→ **WRITTEN PROBLEM**: Convert the lines of the entries below into a JSON list of strings, with one string per line and no strings for blank lines. Leave the pictures out.

[Rows from a dataset]
- - -
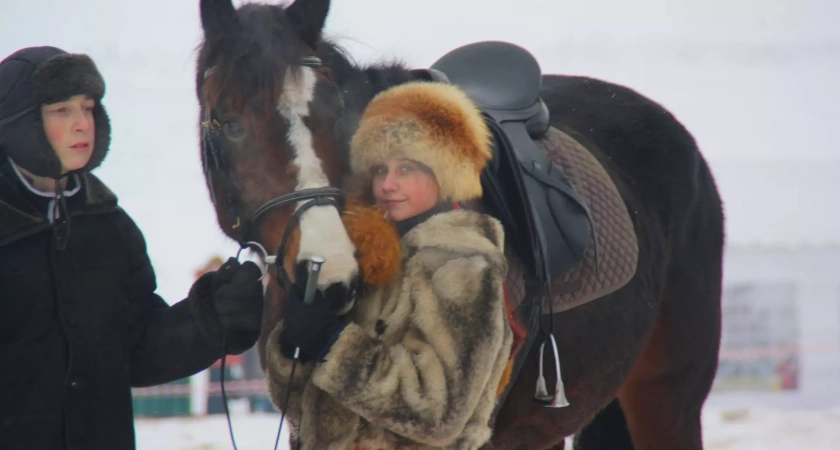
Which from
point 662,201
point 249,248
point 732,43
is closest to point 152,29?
point 732,43

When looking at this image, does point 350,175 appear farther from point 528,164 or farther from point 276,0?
point 528,164

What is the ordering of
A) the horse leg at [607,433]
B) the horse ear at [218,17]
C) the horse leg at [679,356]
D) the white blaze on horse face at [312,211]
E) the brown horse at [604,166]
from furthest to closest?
the horse leg at [607,433] → the horse leg at [679,356] → the horse ear at [218,17] → the brown horse at [604,166] → the white blaze on horse face at [312,211]

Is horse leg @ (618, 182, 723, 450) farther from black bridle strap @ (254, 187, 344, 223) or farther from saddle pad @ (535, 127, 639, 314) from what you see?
black bridle strap @ (254, 187, 344, 223)

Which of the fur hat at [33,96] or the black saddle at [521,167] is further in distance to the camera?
the black saddle at [521,167]

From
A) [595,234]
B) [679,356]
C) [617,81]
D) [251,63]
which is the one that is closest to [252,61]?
[251,63]

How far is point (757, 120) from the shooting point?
10.2 m

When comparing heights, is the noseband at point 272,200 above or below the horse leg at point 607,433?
above

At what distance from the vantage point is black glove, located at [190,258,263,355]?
1.94 m

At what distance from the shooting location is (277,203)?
1755 millimetres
- - -
→ **SOLVED PROBLEM**:
[
  "Which from",
  "point 662,201",
  "point 249,248",
  "point 732,43",
  "is closest to point 152,29?",
  "point 732,43",
  "When looking at this image, does point 350,175 appear farther from point 528,164 or farther from point 276,0?",
  "point 528,164",
  "What is the ordering of",
  "A) the horse leg at [607,433]",
  "B) the horse ear at [218,17]",
  "C) the horse leg at [679,356]",
  "D) the white blaze on horse face at [312,211]",
  "E) the brown horse at [604,166]",
  "from furthest to closest?",
  "the horse leg at [607,433] → the horse leg at [679,356] → the horse ear at [218,17] → the brown horse at [604,166] → the white blaze on horse face at [312,211]",
  "Is horse leg @ (618, 182, 723, 450) farther from black bridle strap @ (254, 187, 344, 223) or farther from saddle pad @ (535, 127, 639, 314) from what you see?",
  "black bridle strap @ (254, 187, 344, 223)",
  "Which of the fur hat at [33,96] or the black saddle at [521,167] is further in distance to the camera?",
  "the black saddle at [521,167]",
  "From",
  "A) [595,234]",
  "B) [679,356]",
  "C) [617,81]",
  "D) [251,63]",
  "which is the one that is closest to [252,61]?",
  "[251,63]",
  "How far is point (757, 120) from the shooting point?",
  "10.2 m",
  "When comparing heights, is the noseband at point 272,200 above or below the horse leg at point 607,433?",
  "above",
  "At what distance from the vantage point is black glove, located at [190,258,263,355]?",
  "1.94 m",
  "At what distance from the shooting location is (277,203)?",
  "1755 millimetres"
]